Der Gesundheitsminister hat die Tarifpartner schliesslich erneut aufgefordert, die Entwicklung der neuen Tarifstruktur im Rahmen der
künftigen nationalen Tariforganisation fortzusetzen. In der Organisation sollen alle Tarifpartner vertreten sein. Bis Ende 2023 muss nun in einer neuen Version gezeigt werden, wie die kostenneutrale Einführung des Tarifs sichergestellt sei.

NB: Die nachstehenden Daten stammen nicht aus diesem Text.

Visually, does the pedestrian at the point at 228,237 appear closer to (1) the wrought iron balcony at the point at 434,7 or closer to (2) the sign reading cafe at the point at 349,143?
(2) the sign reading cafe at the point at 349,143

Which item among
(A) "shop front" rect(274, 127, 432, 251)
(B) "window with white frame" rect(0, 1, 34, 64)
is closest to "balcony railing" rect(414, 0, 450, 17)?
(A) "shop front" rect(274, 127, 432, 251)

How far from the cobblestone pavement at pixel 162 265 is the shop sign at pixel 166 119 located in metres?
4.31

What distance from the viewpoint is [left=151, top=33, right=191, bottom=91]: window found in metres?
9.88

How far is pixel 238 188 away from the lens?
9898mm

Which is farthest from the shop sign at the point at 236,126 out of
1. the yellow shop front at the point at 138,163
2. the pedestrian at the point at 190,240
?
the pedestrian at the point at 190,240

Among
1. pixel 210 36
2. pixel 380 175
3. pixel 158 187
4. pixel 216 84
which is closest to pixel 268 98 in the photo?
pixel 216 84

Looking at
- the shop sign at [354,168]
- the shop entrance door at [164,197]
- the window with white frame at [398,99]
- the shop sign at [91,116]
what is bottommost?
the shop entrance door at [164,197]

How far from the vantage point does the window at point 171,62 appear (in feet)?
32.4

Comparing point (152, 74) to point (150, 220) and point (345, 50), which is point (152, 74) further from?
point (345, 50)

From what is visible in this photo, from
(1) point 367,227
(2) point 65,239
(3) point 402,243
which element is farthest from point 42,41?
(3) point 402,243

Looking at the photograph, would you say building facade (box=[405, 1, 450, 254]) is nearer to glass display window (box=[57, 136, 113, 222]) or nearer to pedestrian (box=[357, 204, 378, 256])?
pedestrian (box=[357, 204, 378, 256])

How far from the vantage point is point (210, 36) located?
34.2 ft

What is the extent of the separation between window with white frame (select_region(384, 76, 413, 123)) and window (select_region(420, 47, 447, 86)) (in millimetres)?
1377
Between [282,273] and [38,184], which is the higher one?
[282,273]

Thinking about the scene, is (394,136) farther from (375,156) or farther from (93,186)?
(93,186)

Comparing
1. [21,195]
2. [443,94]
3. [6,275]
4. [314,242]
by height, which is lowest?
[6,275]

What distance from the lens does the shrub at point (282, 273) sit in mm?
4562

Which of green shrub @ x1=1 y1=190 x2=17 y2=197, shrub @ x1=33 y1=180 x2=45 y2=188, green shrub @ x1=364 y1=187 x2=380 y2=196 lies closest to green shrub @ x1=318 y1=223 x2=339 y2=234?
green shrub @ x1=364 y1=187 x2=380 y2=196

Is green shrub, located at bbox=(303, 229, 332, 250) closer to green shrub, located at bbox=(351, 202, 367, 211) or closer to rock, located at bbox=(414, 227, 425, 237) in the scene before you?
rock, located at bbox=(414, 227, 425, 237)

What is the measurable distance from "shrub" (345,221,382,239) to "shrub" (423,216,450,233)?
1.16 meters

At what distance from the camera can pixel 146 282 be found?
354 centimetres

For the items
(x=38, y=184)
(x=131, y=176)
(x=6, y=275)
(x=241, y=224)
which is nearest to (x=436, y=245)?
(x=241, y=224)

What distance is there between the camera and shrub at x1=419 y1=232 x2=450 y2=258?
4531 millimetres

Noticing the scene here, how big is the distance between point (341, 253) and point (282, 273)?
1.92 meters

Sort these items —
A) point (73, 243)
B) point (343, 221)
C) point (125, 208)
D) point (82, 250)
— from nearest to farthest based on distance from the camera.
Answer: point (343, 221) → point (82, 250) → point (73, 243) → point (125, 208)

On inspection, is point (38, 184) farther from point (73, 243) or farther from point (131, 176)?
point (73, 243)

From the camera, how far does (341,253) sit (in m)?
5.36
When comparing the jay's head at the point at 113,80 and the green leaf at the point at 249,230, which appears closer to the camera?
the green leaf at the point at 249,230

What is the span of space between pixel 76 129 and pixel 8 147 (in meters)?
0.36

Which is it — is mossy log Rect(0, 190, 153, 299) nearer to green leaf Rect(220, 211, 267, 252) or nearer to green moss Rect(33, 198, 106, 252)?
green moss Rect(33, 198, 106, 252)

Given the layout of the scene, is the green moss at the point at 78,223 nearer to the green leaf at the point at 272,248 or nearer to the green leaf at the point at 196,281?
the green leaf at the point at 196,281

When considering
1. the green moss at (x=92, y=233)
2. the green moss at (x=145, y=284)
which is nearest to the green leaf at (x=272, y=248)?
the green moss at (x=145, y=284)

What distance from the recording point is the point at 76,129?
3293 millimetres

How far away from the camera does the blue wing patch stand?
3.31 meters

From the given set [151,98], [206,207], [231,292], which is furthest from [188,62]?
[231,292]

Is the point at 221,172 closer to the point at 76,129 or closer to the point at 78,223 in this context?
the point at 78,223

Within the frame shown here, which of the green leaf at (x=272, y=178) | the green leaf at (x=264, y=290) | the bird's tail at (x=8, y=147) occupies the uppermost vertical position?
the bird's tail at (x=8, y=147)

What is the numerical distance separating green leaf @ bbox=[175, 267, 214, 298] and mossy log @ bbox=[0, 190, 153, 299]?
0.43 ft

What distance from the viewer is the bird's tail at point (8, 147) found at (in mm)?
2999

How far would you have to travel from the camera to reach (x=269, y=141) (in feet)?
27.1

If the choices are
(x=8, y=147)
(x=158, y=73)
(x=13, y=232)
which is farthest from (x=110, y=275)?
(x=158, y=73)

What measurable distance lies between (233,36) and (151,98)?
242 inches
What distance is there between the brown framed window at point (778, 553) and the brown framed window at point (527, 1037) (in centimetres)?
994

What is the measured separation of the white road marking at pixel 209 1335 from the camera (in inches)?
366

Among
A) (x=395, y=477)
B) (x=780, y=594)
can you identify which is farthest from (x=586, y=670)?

Gleichzeitige Einführung mit Pauschalen nicht zwingend
Gleichzeitig ersucht der Bundesrat die Partner der Tariforganisation, ihre Arbeiten zur Einführung von Pauschalen für ambulante medizinische Leistungen weiterzuführen. Eine gleichzeitige Einführung von ambulanten Pauschalen und Tardoc ist für Alain Berset aber nicht zwingend.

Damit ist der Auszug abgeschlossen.